Le vin et l’histoire de Gaspard aidant, on est passé au tutoiement et on s’appelle par les prénoms; Gudrun, c’est la patronne, celle qui porte la toque, et il s’avère qu’elle crèche avec Franz, la toquée; Franz, comme on l’a vu hier, c’est un grand gars qui peut secouer toute la cuisine avec son rire bruyant tout en attachant des panses de porcs farcies avec des grosses ficelles – les ficelles c’est pour l’attacher, la panse, pas pour la farcir, pour la farcir la panse, on met des bonnes choses dedans, et il s’y connaît en farce, Franz, et en grosses ficelles aussi, d’ailleurs y en a plus d’un qui l’a vu secouer toute une cuisine de son gros rire sonore et communicatif, le Franz, ce grand gars dont la Gudrun elle est toquée.
« Mon histoire est aussi vécue, elle est plus courte, mais je la trouve plus belle; je pense que Gaspard sera d’accord. Le titre est justement: Gaspard.
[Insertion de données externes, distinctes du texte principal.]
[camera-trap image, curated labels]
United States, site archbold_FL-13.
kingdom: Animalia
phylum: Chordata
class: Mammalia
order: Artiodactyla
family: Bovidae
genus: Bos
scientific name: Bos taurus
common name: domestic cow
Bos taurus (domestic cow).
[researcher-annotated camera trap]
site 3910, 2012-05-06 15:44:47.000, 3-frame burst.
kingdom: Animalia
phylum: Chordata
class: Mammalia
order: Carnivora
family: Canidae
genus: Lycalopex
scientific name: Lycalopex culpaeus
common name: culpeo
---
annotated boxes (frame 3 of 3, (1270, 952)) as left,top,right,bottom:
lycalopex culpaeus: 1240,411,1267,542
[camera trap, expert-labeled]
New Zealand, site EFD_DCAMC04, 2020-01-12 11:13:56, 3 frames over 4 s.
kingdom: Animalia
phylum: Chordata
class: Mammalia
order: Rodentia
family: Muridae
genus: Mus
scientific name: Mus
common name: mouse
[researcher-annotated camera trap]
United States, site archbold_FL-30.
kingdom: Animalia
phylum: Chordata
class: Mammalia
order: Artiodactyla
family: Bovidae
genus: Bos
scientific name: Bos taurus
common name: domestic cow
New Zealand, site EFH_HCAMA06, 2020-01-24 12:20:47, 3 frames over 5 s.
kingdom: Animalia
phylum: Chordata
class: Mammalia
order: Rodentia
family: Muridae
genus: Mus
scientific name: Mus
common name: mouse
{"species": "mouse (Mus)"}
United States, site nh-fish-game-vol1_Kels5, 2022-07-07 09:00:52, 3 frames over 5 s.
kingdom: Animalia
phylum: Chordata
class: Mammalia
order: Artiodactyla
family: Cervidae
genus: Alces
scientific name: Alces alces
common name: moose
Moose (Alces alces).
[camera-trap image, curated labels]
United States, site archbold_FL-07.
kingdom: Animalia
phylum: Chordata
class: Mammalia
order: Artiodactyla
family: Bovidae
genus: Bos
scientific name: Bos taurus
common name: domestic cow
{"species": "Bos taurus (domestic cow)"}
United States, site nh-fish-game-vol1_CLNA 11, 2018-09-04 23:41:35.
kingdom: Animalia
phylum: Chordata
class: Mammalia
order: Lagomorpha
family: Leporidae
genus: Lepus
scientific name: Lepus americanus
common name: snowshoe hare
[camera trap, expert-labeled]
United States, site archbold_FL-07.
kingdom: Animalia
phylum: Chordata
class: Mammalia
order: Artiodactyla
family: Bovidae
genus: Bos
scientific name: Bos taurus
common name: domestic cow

Ce gars-là, mon gars à moi, mais on ne se mariera jamais, j’en suis tombé amoureuse dans ma cuisine, au printemps dernier, à Hospental, dans les Alpes suisses où je tiens une auberge. Il a débarqué un beau jour, a posé son rucksack sur la terrasse et il est resté plusieurs semaines. Le matin on déjeunait dans la cuisine, avec Odile, la cuisinière, c’était joyeux, gourmand, stimulant, et à la fin il faisait toujours la vaisselle, j’adorais le voir faire la vaisselle, vous le verriez manches retroussées mon Gaspard, ah la la. Mais il ne s’est rien passé, on s’est juste donné rendez-vous à Riga, en octobre, ensuite il a repris son rucksack et il est reparti comme il était venu, à pied. Et on s’est retrouvé hier, sur un pont, à Koblenz. »
– Et vous avez dormi ensemble? demande Franz.
Silence de mort dans la cuisine, tout le monde le fusille du regard, Franz, surtout Gudrun; pour lui c’est un peu la douche écossaise.
Fin du silence et des coups de fusils, l’eau se réchauffe:
– Elle est belle ton histoire! dit Gudrun.
– Il est beau ton Gaspard! dit Franz.
– Pas touche, c’est mon gars ! s’exclame Heinrika d’un ton théâtral.
ÉCLATS DE RIRE DANS LA CUISINE, GROSSES SECOUSSES !
Rire, tout finit donc de la même manière que ça avait commencé; le temps a passé dans la cuisine, les Ecossais ne vont plus tarder maintenant, alors on se fait des becs et des bises, Heinrika et Gaspard promettent de revenir avant de reprendre la route pour Riga ou pour ailleurs, Gudrun et Franz proclament qu’il y aura toujours un couvert pour eux dans cette cuisine, moyennant d’autres histoires.